Document extract:
——
NetBeans is Slow on Ubuntu 10.10 – Switch Your JDK

NetBeans can be slow, very slow.  After trying out everything on the NetBeans Performance FAQ to no avail, I finally reached the point where I decided to switch to another IDE instead of trying to manage NetBeans’ performance problems.  Before doing so, I got a tip from a friend to check my JDK and switch to the Sun JDK if I wasn’t using it already.  Turns out I wasn’t, I was using the OpenJDK all along, so I decided to give the Sun JDK a shot. It actually turned out to be the silver bullet I needed.  After installing it, NetBeans returned to being snappy and responsive again … here’s how to make the change on Ubuntu 10.10.

First, you may need to add the sun-java6 repository before hand, but that’s not that big of a deal. You can run the following 3 commands below to add that repository and install the Sun Java 6 JDK:

sudo add-apt-repository ppa:sun-java-community-team/sun-java6
sudo apt-get update
sudo apt-get install sun-java6-jre sun-java6-bin sun-java6-jdk

Once that’s done, you’ll need to update your Java alternatives so that everything that requires the JDK will use the Sun Java 6 SDK vs. whatever other JDK you have installed. To do so, run the following command and choose the Sun JDK:

sudo update-alternatives –config java

Once your JDK is updated, you’ll still need to update the JDK that NetBeans uses. To do so, open the netbeans.conf file and update the netbeans_jdkhome directive to point to the new JDK:

Once that’s done restart NetBeans and you’ll be welcomed with a snappy, responsive IDE!
——
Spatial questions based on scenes

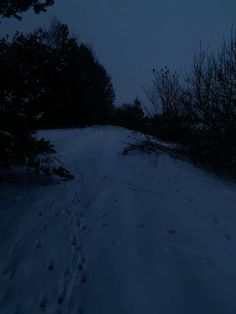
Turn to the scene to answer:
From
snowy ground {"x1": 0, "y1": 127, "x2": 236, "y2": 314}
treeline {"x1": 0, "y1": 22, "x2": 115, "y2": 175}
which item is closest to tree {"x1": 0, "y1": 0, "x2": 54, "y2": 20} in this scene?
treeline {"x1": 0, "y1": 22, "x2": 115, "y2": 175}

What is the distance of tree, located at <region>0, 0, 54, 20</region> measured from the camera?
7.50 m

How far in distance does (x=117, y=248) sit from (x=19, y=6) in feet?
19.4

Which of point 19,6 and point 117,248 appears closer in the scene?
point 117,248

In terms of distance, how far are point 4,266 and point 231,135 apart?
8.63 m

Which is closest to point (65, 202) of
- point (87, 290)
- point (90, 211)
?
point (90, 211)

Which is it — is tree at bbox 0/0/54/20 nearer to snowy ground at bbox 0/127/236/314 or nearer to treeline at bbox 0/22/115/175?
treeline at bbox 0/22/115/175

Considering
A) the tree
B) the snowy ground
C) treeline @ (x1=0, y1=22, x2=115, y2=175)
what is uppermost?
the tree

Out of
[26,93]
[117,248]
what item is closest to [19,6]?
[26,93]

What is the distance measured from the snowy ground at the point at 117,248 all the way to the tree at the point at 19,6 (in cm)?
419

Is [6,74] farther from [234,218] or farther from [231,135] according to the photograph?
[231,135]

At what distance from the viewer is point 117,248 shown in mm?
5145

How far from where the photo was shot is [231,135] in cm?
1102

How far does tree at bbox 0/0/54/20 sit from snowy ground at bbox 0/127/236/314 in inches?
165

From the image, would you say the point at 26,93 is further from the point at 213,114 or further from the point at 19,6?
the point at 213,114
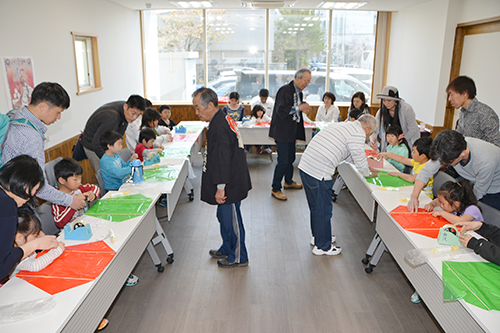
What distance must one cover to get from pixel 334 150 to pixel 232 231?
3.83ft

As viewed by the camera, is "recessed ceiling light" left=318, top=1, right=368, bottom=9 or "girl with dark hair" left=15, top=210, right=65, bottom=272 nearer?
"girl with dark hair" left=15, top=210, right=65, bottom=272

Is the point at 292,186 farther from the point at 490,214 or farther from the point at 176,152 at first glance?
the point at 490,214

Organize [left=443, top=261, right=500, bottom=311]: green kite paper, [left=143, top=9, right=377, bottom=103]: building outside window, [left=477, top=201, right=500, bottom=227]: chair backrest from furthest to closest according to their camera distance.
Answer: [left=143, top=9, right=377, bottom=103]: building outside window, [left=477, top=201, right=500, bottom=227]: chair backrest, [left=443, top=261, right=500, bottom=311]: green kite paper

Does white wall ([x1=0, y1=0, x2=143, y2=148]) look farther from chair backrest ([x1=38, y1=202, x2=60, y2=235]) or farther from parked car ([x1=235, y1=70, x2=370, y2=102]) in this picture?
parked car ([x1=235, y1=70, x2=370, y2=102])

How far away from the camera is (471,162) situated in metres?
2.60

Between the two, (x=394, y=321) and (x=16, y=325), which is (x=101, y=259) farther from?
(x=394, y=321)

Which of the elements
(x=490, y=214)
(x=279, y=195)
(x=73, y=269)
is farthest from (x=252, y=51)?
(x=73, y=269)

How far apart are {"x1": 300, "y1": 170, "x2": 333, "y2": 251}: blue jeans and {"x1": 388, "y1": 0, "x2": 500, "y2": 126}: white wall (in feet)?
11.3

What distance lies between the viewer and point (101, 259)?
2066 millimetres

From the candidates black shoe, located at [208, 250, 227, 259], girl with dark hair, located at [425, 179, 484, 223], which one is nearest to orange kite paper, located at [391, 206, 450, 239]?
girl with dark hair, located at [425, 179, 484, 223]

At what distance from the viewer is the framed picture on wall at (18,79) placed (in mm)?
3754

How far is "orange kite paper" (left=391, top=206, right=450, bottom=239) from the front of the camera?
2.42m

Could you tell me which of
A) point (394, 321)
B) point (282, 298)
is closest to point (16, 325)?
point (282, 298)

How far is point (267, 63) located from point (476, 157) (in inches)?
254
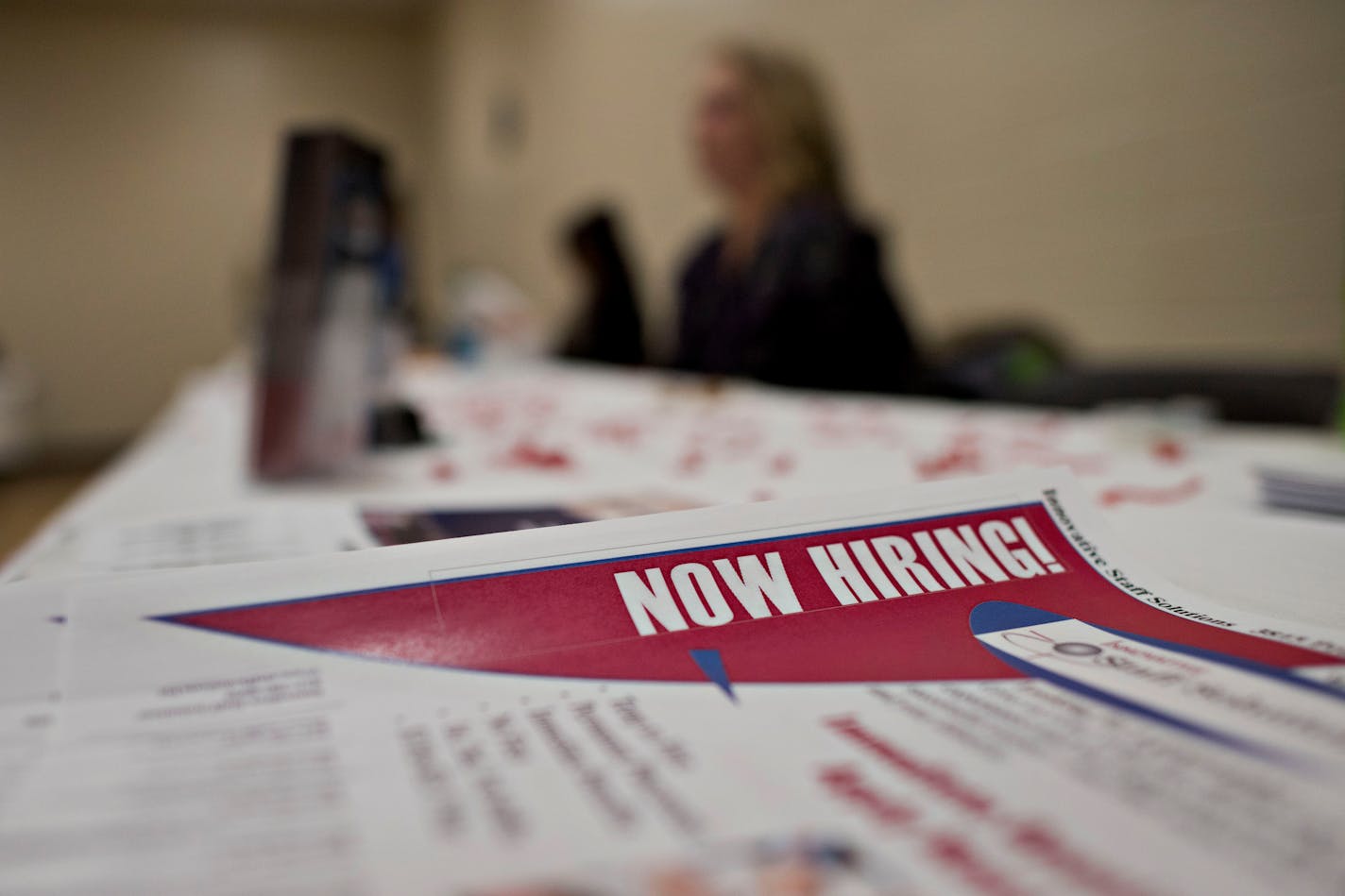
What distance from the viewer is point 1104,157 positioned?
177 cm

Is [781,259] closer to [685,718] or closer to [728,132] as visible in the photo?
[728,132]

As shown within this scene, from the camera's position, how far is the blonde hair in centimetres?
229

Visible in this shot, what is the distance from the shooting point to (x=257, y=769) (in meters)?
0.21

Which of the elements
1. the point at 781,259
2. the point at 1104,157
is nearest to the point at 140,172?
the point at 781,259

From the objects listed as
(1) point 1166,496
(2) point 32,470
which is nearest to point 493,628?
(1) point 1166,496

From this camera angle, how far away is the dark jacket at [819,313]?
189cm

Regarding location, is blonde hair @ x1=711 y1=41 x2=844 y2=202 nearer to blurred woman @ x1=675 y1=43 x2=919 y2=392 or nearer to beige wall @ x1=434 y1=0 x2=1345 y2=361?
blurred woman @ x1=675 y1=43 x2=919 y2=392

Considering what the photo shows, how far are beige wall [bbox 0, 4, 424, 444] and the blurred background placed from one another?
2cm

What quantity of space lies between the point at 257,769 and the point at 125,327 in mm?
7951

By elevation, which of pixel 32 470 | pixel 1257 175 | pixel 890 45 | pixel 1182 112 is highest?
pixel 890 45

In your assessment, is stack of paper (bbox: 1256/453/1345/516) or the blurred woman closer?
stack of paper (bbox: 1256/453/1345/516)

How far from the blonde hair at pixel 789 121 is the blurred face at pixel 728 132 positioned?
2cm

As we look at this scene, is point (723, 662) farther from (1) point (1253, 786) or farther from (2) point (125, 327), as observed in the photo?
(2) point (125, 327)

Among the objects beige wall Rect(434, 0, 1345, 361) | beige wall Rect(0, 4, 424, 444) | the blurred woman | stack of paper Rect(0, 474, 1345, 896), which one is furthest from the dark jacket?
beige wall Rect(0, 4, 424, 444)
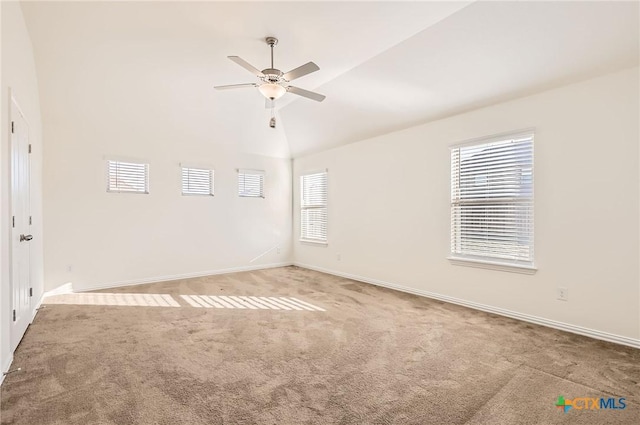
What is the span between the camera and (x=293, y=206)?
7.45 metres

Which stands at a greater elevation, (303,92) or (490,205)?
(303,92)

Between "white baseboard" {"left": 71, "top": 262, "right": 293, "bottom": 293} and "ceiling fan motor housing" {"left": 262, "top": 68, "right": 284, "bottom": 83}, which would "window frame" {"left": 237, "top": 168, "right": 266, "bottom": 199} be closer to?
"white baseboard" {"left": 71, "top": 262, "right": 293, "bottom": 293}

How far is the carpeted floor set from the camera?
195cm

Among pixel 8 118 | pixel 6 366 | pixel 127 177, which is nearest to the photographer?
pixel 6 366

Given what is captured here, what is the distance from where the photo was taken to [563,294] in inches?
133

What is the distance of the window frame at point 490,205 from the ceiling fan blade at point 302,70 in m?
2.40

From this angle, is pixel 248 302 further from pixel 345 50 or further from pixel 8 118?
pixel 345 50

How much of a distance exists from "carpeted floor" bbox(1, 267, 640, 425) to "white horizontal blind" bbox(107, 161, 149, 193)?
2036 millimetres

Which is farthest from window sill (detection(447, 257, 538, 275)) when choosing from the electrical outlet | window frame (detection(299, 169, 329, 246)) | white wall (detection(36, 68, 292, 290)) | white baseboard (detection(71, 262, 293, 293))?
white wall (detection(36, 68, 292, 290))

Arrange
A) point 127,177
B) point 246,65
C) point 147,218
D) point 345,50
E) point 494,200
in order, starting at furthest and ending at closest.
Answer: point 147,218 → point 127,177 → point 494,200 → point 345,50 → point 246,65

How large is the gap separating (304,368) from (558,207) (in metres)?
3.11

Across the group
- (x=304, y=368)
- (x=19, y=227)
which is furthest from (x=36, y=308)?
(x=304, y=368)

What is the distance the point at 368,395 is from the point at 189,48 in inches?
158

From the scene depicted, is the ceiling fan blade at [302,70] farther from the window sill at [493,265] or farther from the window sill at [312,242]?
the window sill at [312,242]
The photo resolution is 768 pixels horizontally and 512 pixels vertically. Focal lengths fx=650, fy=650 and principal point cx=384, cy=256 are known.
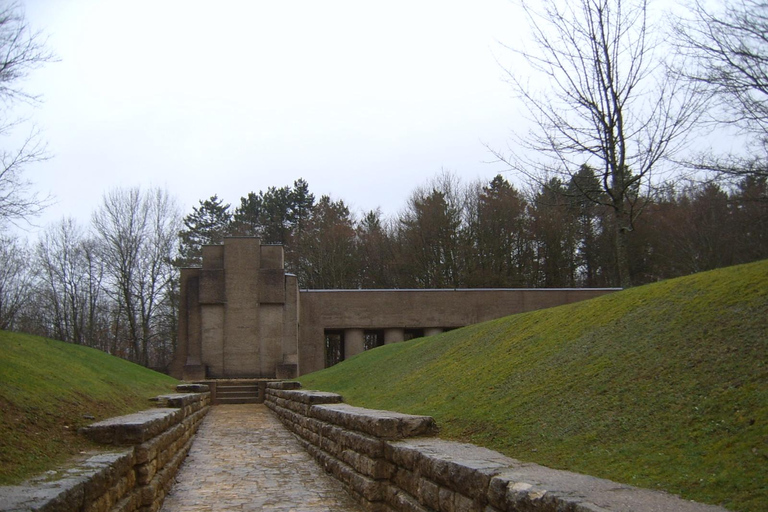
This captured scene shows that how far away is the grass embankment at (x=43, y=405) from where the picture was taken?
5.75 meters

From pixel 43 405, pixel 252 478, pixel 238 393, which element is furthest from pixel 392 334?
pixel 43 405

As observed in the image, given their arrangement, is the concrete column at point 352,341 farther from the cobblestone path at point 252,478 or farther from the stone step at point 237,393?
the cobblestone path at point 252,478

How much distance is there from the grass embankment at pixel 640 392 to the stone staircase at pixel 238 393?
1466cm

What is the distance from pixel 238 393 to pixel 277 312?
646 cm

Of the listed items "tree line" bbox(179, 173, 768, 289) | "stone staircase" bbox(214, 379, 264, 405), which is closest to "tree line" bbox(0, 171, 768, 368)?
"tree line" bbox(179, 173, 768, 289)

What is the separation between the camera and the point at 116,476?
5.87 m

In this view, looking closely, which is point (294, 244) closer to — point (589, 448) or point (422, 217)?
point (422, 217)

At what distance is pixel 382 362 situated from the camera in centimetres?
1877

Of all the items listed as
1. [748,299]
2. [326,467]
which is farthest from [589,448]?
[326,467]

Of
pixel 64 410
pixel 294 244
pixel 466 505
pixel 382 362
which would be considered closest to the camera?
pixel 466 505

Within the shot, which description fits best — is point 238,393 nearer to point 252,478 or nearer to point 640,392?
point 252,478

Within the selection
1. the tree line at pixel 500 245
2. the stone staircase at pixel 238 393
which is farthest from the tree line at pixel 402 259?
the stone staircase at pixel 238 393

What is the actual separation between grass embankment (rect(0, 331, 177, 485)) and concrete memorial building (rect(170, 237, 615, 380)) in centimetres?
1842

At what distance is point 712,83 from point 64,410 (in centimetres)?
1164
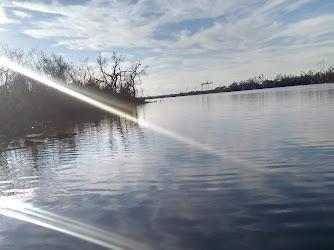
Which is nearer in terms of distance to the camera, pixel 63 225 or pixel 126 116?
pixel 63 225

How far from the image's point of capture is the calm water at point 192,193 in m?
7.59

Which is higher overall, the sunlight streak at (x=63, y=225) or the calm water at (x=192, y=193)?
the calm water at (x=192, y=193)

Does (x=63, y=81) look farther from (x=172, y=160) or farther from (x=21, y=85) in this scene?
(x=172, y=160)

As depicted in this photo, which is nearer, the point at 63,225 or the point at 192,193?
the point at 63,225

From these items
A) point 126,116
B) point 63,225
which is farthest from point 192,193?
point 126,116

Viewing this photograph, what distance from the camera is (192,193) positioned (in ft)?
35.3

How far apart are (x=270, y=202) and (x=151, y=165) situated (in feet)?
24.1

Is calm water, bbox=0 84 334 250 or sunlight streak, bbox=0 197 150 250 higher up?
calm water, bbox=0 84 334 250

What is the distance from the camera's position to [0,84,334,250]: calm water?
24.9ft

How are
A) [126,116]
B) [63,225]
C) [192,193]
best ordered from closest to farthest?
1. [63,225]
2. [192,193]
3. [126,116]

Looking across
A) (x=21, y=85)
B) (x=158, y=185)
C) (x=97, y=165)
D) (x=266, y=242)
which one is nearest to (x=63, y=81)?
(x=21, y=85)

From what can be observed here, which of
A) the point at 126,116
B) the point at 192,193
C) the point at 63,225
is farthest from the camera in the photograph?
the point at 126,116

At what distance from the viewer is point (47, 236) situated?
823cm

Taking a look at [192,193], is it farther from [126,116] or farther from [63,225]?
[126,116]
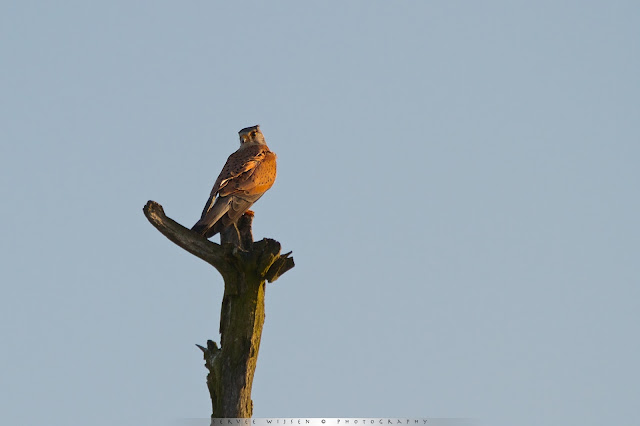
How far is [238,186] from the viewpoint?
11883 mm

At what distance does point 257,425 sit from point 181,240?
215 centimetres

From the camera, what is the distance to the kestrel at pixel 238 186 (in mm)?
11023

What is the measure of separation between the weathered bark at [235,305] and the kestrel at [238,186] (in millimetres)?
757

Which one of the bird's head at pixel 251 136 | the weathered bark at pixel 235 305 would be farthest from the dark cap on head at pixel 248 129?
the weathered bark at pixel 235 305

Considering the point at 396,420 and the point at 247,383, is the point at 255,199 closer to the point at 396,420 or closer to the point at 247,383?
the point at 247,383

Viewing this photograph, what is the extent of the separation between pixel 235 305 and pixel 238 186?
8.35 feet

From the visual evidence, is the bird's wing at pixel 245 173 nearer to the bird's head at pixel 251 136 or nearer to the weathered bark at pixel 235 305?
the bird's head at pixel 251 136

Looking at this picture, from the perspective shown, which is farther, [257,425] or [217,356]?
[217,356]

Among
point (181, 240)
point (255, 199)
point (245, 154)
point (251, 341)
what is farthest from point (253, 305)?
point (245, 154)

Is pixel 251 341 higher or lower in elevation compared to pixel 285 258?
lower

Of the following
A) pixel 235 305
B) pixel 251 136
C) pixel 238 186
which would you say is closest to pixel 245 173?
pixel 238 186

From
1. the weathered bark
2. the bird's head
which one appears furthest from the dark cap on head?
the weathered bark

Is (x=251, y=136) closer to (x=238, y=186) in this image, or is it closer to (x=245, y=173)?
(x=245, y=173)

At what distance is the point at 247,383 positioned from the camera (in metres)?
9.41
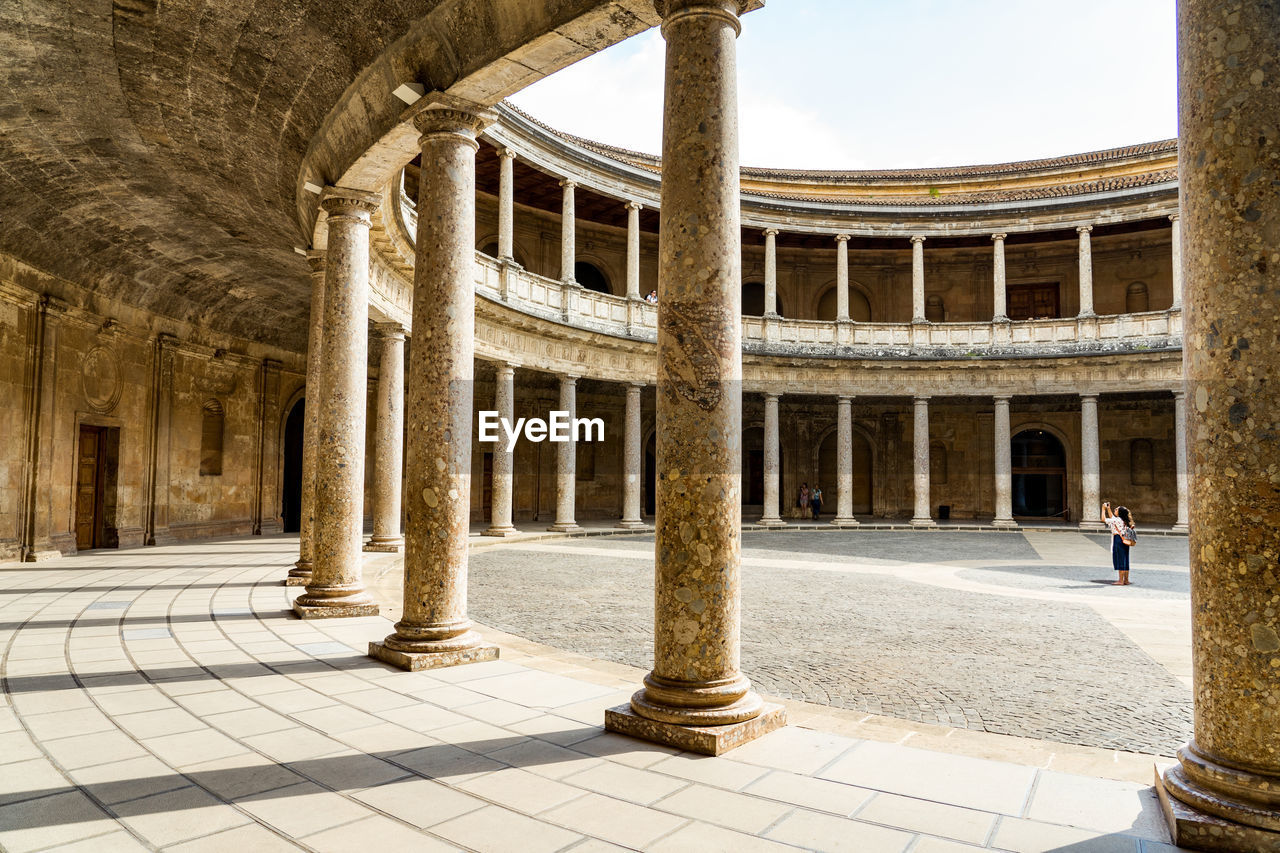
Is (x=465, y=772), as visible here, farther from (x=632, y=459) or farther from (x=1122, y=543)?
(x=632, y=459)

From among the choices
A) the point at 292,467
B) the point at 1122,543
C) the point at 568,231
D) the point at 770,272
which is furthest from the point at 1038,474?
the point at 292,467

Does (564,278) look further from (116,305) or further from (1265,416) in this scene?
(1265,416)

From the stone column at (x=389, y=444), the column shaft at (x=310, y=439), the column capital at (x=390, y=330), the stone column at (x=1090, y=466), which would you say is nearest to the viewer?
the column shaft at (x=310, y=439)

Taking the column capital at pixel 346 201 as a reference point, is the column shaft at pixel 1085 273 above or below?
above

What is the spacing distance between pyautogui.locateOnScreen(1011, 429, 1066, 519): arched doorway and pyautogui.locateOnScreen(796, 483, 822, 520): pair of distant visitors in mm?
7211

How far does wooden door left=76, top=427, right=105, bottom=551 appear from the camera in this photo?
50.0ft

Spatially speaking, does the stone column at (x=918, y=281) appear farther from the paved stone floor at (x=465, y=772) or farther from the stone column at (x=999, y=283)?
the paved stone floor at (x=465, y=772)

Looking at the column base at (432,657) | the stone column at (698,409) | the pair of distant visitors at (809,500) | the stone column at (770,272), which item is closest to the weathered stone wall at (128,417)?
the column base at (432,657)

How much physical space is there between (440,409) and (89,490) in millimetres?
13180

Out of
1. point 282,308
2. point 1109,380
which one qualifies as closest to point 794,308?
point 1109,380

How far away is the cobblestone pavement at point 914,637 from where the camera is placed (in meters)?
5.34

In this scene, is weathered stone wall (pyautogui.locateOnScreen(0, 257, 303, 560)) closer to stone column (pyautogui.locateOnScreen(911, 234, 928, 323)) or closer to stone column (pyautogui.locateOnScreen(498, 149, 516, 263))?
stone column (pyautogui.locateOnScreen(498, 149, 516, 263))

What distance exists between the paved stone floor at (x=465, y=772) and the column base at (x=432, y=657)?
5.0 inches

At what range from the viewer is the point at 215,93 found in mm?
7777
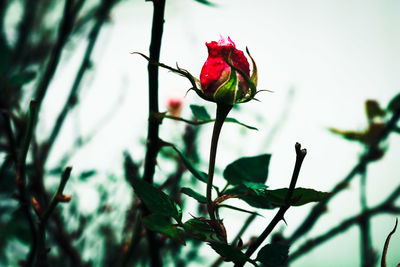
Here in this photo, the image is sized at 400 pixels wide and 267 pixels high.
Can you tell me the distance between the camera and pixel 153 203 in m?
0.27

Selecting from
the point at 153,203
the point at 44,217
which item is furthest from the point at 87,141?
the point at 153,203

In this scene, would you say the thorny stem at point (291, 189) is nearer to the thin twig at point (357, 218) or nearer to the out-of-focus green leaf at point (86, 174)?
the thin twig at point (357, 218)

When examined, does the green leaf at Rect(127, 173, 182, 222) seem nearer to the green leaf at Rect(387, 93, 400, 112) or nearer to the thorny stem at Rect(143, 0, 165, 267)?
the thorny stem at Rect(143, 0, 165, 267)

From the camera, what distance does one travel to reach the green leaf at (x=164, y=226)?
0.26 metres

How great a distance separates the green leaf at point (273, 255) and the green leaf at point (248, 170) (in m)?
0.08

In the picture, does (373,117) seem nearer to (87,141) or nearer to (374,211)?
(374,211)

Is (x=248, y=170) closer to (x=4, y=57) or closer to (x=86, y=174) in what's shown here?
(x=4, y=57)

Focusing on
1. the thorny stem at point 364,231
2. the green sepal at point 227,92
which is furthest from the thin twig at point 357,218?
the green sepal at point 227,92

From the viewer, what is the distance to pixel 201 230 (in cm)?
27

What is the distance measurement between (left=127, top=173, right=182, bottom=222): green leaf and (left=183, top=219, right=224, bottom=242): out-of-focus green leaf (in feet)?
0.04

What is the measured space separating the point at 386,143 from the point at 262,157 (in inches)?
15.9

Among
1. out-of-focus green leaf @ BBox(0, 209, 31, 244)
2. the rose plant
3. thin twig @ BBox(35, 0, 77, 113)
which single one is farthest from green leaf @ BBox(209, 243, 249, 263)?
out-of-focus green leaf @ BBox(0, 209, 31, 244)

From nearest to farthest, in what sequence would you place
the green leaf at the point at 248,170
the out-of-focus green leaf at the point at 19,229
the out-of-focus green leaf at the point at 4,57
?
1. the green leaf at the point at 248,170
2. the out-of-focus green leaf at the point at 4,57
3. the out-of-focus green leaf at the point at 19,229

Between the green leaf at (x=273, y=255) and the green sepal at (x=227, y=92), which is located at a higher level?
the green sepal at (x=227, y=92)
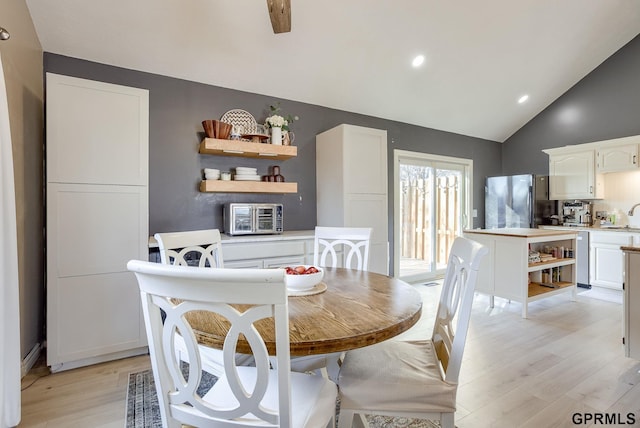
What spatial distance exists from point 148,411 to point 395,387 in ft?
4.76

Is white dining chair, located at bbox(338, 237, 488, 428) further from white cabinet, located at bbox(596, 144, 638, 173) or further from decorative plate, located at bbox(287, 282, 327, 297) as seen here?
——
Given request 1: Copy everything from "NetBeans can be" down to "on Ubuntu 10.10." in the NetBeans post, renaming "Sun JDK" to "Oracle JDK" throughout.
Given request 2:
Answer these questions from the NetBeans post:
(a) Which JDK had the writer been using all along before the switch?
(b) How many commands does the post give for adding the repository and installing the Sun Java 6 JDK?
(c) Which file must be opened to change the JDK that NetBeans uses?

Task result 1:
NetBeans can be slow, very slow.  After trying out everything on the NetBeans Performance FAQ to no avail, I finally reached the point where I decided to switch to another IDE instead of trying to manage NetBeans’ performance problems.  Before doing so, I got a tip from a friend to check my JDK and switch to the Oracle JDK if I wasn’t using it already.  Turns out I wasn’t, I was using the OpenJDK all along, so I decided to give the Oracle JDK a shot. It actually turned out to be the silver bullet I needed.  After installing it, NetBeans returned to being snappy and responsive again … here’s how to make the change on Ubuntu 10.10.

Task result 2:
(a) The OpenJDK
(b) 3
(c) netbeans.conf